I’m posting my code below. In truth, it’s not too useful, but it’s a good simple program to wrap one’s head around messing with grids, blocks, etc. (Note: I’m sure the PGI folks will cringe at this code, probably CUDA Fortran oopses all over…)

module assign_mod
   use cudafor
contains
   attributes(global) subroutine assign_kernel(A, N)
      implicit none

      integer, value :: N
      integer, device, dimension(N,N) :: A
      integer, device :: idx, idy, id_vert, id_horiz

      integer, device :: bx, by, bdimx, bdimy
      integer, device :: tx, ty

      bx = blockidx%x
      bdimx = blockdim%x
      tx = threadidx%x

      by = blockidx%y
      bdimy = blockdim%y
      ty = threadidx%y

      ! You need blockidx%x-1 here otherwise you won't
      ! get the first blockdim%x of elements assigned!
      !
      ! That is, the first blockidx%x is 1, so, for the
      ! first thread of the first block:
      ! idx = 1*4+1 = 5 if you don't subtract one, so
      ! only elements 5 thru N are assigned!
      idx = (bx-1) * bdimx + tx
      idy = (by-1) * bdimy + ty
      
      ! These two number the array horizontally and
      ! vertically (print out to see)
      id_vert = (idy-1) * N + idx
      id_horiz = (idx-1) * N + idy

      if (idx <= N .and. idy <= N) then
         !A(idx,idy) = tx
         !A(idx,idy) = bx
         !A(idx,idy) = bdimx
         !A(idx,idy) = bdimx * bx
         !A(idx,idy) = bdimx * (bx-1)
         !A(idx,idy) = idx
         A(idx,idy) = id_horiz
         !A(idx,idy) = id_vert
      end if

   end subroutine assign_kernel
end module assign_mod

program main
   use cudafor
   use assign_mod

   implicit none

   integer, parameter :: n = 16
   integer, allocatable, dimension(:,:) :: a_host, b_host
   integer, device, allocatable, dimension(:,:) :: a_device

   type(dim3) :: dimGrid, dimBlock

   integer, parameter :: blocksize = 4

   integer :: i, j

   dimBlock = dim3(blocksize,blocksize,1)
   dimGrid = dim3(n/blocksize,n/blocksize,1)

   allocate(a_host(n,n))
   allocate(b_host(n,n))

   ! This is like a cudaMalloc
   allocate(a_device(n,n))

   ! Just put some ints in the host array that
   ! shouldn't appear in the assign_kernel
   forall (i=1:n,j=1:n)
      a_host(i,j) = 999
   end forall

   ! Implicit cudaMemcpyHostToDevice
   a_device = a_host

   ! Call the kernel
   call assign_kernel<<<dimGrid, dimBlock>>> (a_device, n)

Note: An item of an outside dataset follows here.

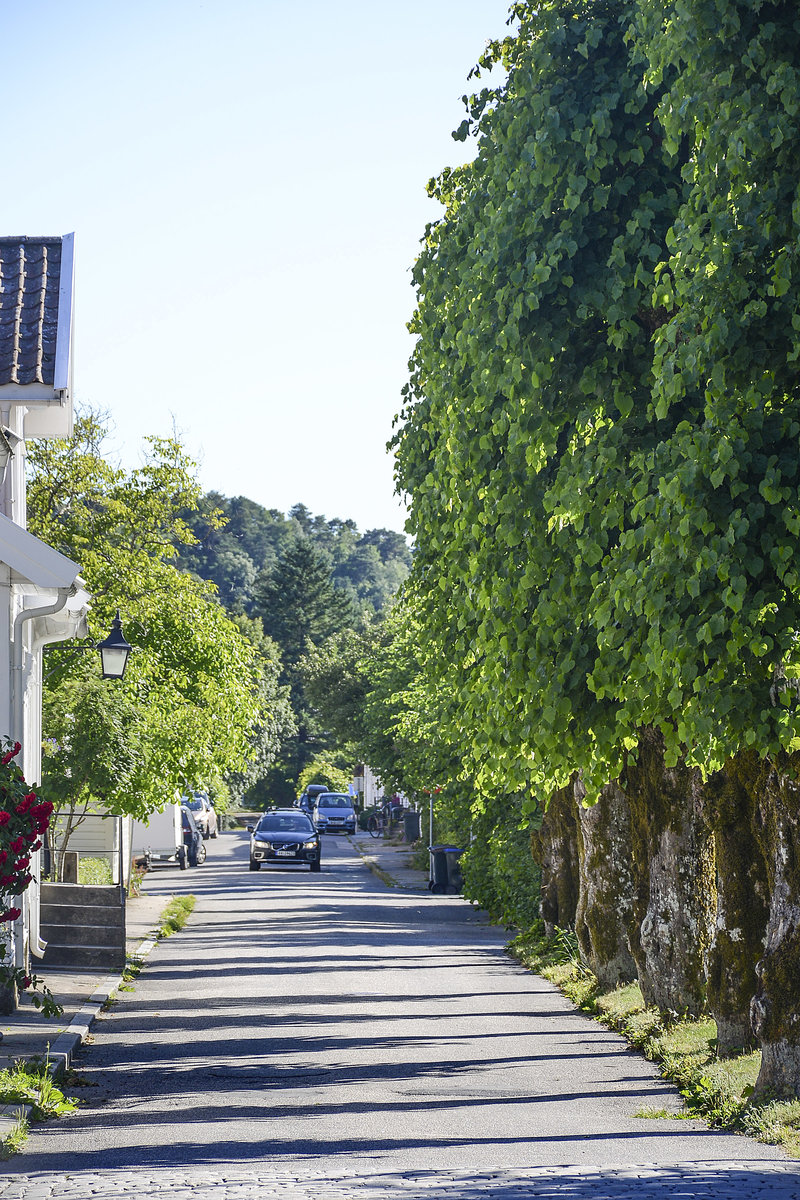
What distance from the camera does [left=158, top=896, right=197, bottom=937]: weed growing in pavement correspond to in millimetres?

   ! Implicit cudaMemcpyDeviceToHost
   b_host = a_device

   do i = 1, n
      do j = 1, n
         if (mod(j,n) == 0) then
            write (*,"(I3)") b_host(i,j)
         else
            write (*,"(I3,2X)",advance="no") b_host(i,j)
         end if
      end do
   end do

end program main

If you wish to see the effect that not using (blockidx%x-1) will have, try setting:

      idx = (bx) * bdimx + tx
      idy = (by) * bdimy + ty

You’ll see the appearance of “999” in your printout meaning that those elements were not assigned (i.e., they still carry the initial value assigned by the main loop’s FORALL).